DATA SUPPLIED =>

%%

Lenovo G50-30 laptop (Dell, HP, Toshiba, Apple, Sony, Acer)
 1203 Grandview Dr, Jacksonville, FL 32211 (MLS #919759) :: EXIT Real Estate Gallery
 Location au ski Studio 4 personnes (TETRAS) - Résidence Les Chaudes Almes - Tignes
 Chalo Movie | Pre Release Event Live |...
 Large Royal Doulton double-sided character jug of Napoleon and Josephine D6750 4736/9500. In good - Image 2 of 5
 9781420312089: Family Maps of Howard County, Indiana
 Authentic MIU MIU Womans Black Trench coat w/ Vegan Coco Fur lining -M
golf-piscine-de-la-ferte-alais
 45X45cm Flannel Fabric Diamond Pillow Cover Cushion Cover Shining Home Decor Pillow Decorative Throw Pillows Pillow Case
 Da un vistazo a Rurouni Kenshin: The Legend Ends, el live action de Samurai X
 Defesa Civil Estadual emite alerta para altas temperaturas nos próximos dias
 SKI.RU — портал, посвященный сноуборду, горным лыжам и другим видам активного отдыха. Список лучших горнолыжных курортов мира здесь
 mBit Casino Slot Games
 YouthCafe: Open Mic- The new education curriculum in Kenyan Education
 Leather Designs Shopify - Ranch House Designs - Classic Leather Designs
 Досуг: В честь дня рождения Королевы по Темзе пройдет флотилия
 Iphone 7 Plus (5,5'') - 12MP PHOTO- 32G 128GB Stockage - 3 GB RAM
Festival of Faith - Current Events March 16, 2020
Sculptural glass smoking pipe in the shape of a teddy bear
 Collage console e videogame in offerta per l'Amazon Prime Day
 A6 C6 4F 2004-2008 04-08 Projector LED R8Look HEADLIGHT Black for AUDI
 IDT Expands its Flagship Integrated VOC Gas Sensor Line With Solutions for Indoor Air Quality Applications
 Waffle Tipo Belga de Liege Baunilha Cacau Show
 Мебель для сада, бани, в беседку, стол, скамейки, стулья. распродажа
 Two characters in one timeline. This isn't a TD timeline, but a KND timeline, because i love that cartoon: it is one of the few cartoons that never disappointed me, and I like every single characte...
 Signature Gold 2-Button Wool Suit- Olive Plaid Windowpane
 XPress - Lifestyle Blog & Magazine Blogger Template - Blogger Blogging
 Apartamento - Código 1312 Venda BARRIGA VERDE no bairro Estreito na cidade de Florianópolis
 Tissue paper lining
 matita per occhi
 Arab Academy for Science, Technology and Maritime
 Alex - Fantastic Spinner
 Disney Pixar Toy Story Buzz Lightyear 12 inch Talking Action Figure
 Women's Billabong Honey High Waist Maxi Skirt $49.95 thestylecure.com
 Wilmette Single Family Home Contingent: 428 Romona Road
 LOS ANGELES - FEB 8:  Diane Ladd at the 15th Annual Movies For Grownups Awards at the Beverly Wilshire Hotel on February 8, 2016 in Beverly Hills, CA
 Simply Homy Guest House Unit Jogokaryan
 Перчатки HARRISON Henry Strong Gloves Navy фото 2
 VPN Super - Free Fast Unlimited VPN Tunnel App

%%

PROBLEM DESCRIPTION => Out of the entries above, write out only the lines between the line holding "9781420312089: Family Maps" and the line holding "45X45cm Flannel Fabric", inclusive, each exactly as given.

ANSWER BOX =>
 9781420312089: Family Maps of Howard County, Indiana
 Authentic MIU MIU Womans Black Trench coat w/ Vegan Coco Fur lining -M
golf-piscine-de-la-ferte-alais
 45X45cm Flannel Fabric Diamond Pillow Cover Cushion Cover Shining Home Decor Pillow Decorative Throw Pillows Pillow Case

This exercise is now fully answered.